Van der Aa’s Violin Concerto—championed by Jansen in cities around the world since its 2014 world premiere in Amsterdam with the Royal Concertgebouw Orchestra—was described by De Trouw as "a musical duel between the soloist and the orchestra with challenging music for both partners. The skill of van der Aa’s writing and his musical approach is, in a word, ‘sensational,’ with an immediately recognizable personal style." In a Playbill interview, Jansen described the Violin Concerto as "a very powerful and rhythmic piece" with "wonderfully lyrical moments."

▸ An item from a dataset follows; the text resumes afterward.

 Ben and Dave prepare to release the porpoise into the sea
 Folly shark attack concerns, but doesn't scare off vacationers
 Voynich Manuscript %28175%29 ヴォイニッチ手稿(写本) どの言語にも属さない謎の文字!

The US premiere of van der Aa’s critically acclaimed film opera Sunken Garden at The Dallas Opera will feature singers Roderick Williams, Katherine Manley, and Miah Persson. Written with a libretto by British novelist David Mitchell (author of Cloud Atlas), Sunken Garden dives into a surreal world of crime and mystery that straddles two alternate realities. The opera features van der Aa’s signature combination of live action and video projections using 3D imagery.
Sunken Garden had its world premiere in April 2013 at the English National Opera. Opera Today proclaimed: "Sunken Garden is altogether more ambitious, and successfully achieves van der Aa’s dreams of linking different art forms to create a Gesamtkunstwerk for the age of technology." The New York Times called it "a fantastical tale to set the ears and eyes popping" and "a bold, rewarding venture that demands consideration." The Wall Street Journal wrote: "Sunken Garden ingeniously layers various media to create an alluring new form…Film and music align seamlessly; neither would make sense without the other."